# ASSIGNED TASK
Print out every entry, keeping each line identical to the original.

Saved entries:
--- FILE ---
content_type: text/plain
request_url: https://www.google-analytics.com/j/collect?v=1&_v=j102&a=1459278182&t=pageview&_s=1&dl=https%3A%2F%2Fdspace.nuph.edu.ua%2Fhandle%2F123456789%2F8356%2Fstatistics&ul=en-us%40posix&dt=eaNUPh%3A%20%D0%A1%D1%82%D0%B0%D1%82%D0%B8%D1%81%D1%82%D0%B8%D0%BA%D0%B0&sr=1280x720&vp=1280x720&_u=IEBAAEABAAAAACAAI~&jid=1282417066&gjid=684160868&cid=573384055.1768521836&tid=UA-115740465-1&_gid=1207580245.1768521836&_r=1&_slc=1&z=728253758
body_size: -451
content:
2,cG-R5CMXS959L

# RESPONSE AREA
--- FILE ---
content_type: text/plain
request_url: https://www.google-analytics.com/j/collect?v=1&_v=j102&a=1459278182&t=pageview&_s=1&dl=https%3A%2F%2Fdspace.nuph.edu.ua%2Fhandle%2F123456789%2F8356%2Fstatistics&ul=en-us%40posix&dt=eaNUPh%3A%20%D0%A1%D1%82%D0%B0%D1%82%D0%B8%D1%81%D1%82%D0%B8%D0%BA%D0%B0&sr=1280x720&vp=1280x720&_u=IEBAAEABAAAAACAAI~&jid=1282417066&gjid=684160868&cid=573384055.1768521836&tid=UA-115740465-1&_gid=1207580245.1768521836&_r=1&_slc=1&z=728253758
body_size: -451
content:
2,cG-R5CMXS959L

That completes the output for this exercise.